With you I am well pleased.
I imagine standing in the Jordan as the heavens open and as God speaks.
What would that be like? What does it look like when the heavens open? How does the audible voice of God sound?
I can’t even imagine.

Several minutes later (after hastily and uncomfortably changing into my bathing suit in the car), I feel sand between my toes and the coolness of running water around my ankles. To my left, my one-year-old niece laughs and splashes in the water from the safety of Grandma’s lap, only pausing for a moment when she accidentally splashes the water into her own face.

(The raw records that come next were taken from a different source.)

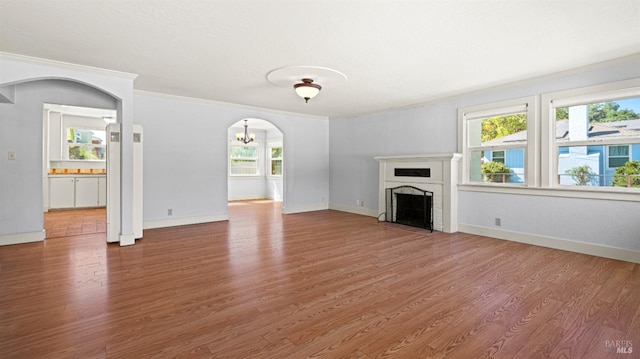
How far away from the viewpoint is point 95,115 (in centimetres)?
828

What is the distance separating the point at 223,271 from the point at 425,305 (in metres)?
2.10

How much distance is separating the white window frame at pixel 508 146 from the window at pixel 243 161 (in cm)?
756

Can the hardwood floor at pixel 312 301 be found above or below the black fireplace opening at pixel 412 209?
below

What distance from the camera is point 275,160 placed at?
1100cm

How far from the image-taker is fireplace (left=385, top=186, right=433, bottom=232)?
566cm

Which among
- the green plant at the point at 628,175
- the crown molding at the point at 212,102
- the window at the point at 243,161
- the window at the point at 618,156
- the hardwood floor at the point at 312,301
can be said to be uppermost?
the crown molding at the point at 212,102

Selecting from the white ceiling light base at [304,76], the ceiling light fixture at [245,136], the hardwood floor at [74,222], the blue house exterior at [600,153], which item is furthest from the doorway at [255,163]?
the blue house exterior at [600,153]

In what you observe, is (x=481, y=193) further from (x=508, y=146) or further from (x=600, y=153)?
(x=600, y=153)

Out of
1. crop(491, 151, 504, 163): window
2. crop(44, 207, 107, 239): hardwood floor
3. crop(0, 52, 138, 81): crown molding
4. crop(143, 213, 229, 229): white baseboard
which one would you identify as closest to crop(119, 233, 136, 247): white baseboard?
crop(143, 213, 229, 229): white baseboard

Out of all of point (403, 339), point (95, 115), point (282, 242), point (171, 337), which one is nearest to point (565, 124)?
point (403, 339)

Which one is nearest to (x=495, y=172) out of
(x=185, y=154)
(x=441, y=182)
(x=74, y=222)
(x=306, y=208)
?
(x=441, y=182)

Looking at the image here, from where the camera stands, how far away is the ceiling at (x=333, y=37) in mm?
2568

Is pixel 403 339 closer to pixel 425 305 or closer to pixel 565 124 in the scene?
pixel 425 305

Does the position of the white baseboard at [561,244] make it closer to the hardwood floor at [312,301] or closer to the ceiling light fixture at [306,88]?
the hardwood floor at [312,301]
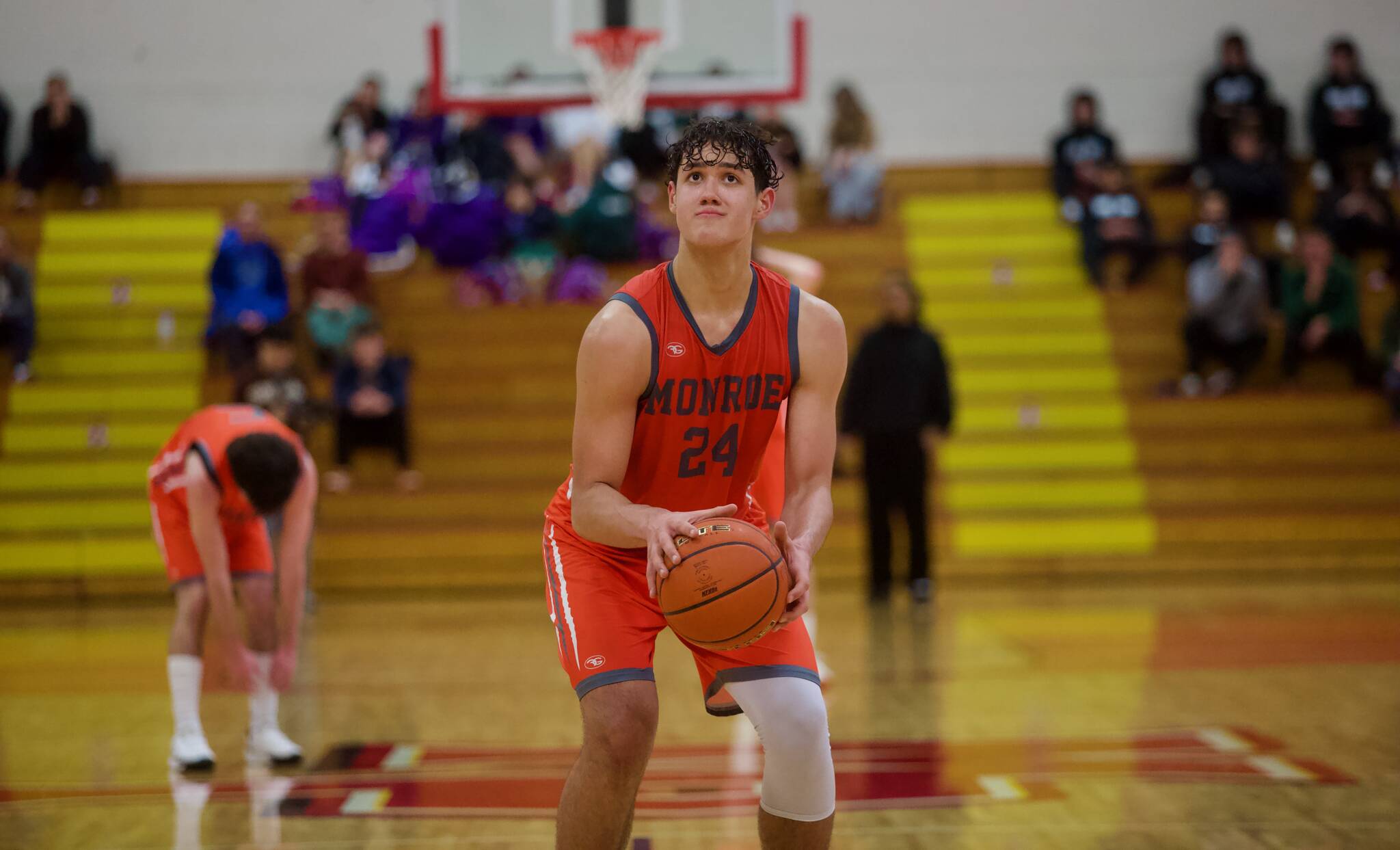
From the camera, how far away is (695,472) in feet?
9.86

I make my way towards the middle of the river, carefully staying out of an eddy, to where my dad, brothers, and sister-in-law are waiting.
As I stand in the Jordan—in the water where Jesus was baptized—with Zach supporting me on one side and my dad on the other, I listen to Zach speak again.
“Buried with Christ in death. . .”
I am tipped back and the water surrounds me.
“Raised to walk in newness of life.”
As I emerge, the heavens do not open. The voice of God is not heard.
But I think “You are my daughter, whom I love; with you I am well pleased.” And I hope this is what God would say. I lack the perfection of Jesus. Sin and fighting against sin and failure are all part of my daily life. But so are asking forgiveness and repenting from past actions.
Be well pleased, Lord. Make me more like Jesus.